- Rumusan Masalah
Lanjutkan berita tentang peluncuran novel "The Djaksa: Labirin Prosekutor" setelah kalimat terakhirnya.

- Teks yang Diberikan
Jakarta, Reportasenews.com – Wartawan Harian Umum Suara Merdeka yang tergabung dalam Forum Wartawan Kejaksaan Agung (Forwaka), Nurokhman Takwad, meluncurkan sebuah novel berjudul “The Djaksa: Labirin Prosekutor” yang menceritakan kehidupan seorang jaksa.
Peluncuran novel tersebut dihadiri oleh Plt Wakil Jaksa Agung (Waja) Bambang Waluyo didampingi sejumlah pejabat lainnya di Korps Adhyaksa, dengan pembicara sastrawan Humam S Hudori.
“Novel The Djaksa: Labirin Presekutor adalah bukti perhatian yang tulus sang penulis terhadap kinerja kejaksaan dan masa depan penegakan hukum di Indonesia,” kata Ketua Umum Persatuan Jaksa Indonesia (PJI) yang juga Jaksa Agung Muda Tindak Pidana Umum (JAM Pidum) Noor Rochmad, Kamis (23/2), di Jakarta.
Ia menyebutkan novel tersebut sekaligus memberikan “nutrisi” berkualitas yang mampu menonjolkan nilai-nilai kehidupan sosial melalui narasi kehidupan persahabatan enam insan Adhyaksa yang disajikan secara sederhana. “Sesekali menggelitik, tetapi sepenuhnya sarat makna,” katanya.
Karakter enam jaksa di dalam novel itu, ditambahkan memang belum sepenuhnya mewakili seluruh Jaksa Indonesia tetapi telah mampu memberikan gambaran tantangan yang dihadapi para jaksa ketika menjalankan profesinya.

- Data yang Ditampilkan
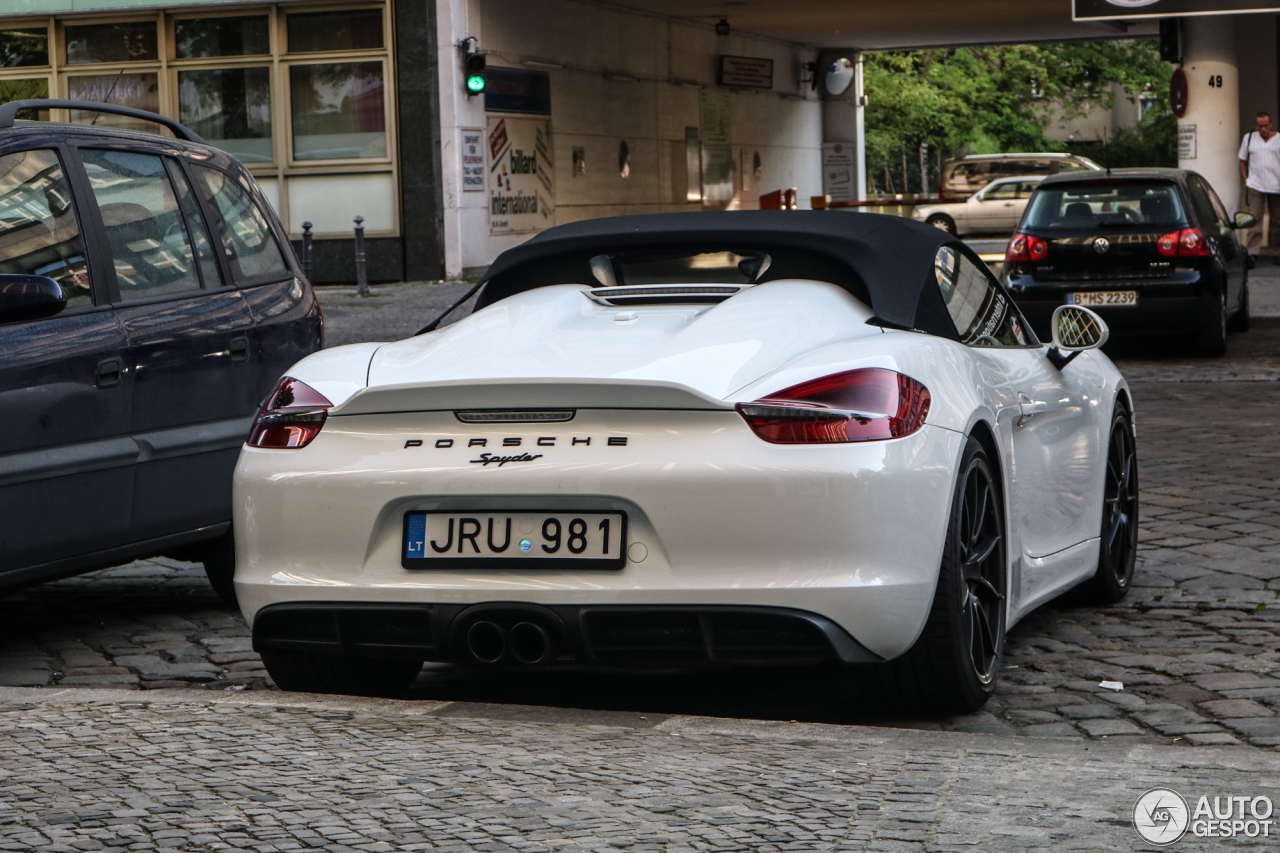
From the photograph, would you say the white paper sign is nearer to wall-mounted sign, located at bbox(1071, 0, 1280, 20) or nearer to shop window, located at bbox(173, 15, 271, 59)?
wall-mounted sign, located at bbox(1071, 0, 1280, 20)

- Hasil
“Alur cerita yang disajikan juga merupakan ‘cambuk; bagi Kejaksaan Republik Indonesia, khususnya bagi PJI yang merupakan satu-satunya wadah perkumpulan jaksa Indonesia, untuk lebih peka mendengarkan suara insan Adhyaksa di seluruh penjuru,” katanya.
Penulis novel, Nurokhman Takwad menyebutkan dirinya menyusun novel itu selama dua tahun berdasarkan pengalaman tujuh tahun meliput di lingkungan kejaksaan.
“Pengalaman liputan di kejaksaan mengilhami saya membuat karya,” katanya.
Novel dengan 218 halaman itu, menceritakan Samara Kindi bersama lima sahabatnya yang menjalani pendidikan jaksa, mereka bukan hanya ditempa dengan pengetahuan dan keahlian, tapi juga nilai religius, spiritualitas, dan moralitas yang akan meninggikan dan menokohkan integritas.
Namun di lapangan, tak sedikit rintangan harus Samara hadapi, mulai dari keterbatasan anggaran organisasi, sistem manajemen sumber daya manusia yang belum mampu mengakomodasi banyak potensi unggul di berbagai daerah.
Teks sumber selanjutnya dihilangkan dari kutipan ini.